- Hi, could I have a decimetre?

- A decimetre of what...?

- Ah, all right, then give me a hectolitre...

- Ok, but a hectolitre of what...?

- Then give me a sextodecimo!

- Ah ok, I have that.

- Thanks.

- Thank you, bye.

 

A sextodecimo is the basic letter size used in the production of books and magazines, but for Corraini Edizioni Un Sedicesimo – the Italian term for sextodecimo – is a 16-page magazine with a different author each time. 

By folding and cutting the sheets used by offset printing presses (100x70 cm) a small booklet of sixteen 17x24 cm pages is created where not a single millimetre of paper is wasted.

In 2007 Pietro Corraini had the idea of creating a magazine “that did not talk about graphic design but instead made graphic design”. Un Sedicesimo does not have an editorial team, nor a theme, nor a specific graphic layout; and that’s why the illustrators, artists, architects, graphic artists and designers are asked to design it with one single instruction: it must be a project designed for those specific pages and format. 

Each issue is different from the next, sometimes it just features photographs, sometimes it is illustrated, sometimes it is completely free and unrestrained to the point of showing the shapes of cardboard packaging or the reverse relief of an OSB wooden plate on paper.

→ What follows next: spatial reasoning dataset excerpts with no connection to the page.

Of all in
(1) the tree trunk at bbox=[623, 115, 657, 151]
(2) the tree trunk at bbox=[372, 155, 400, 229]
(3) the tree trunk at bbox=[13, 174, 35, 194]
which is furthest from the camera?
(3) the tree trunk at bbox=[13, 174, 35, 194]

Each issue resembles the artist who designed it: it might become a dress, replicate thermal satellite paper or even bioluminescent flowers.  

Both emerging authors and big international names, such as Milton Glaser, Italo Lupi, Parasite 2.0, Antonio Marras, Alessio D'Ellena, Martí Guixé, Steven Guarnaccia, Paolo Ventura, Alice Ronchi, Parco Studio, Giancarlo Iliprandi and Nora Krug, have created their own.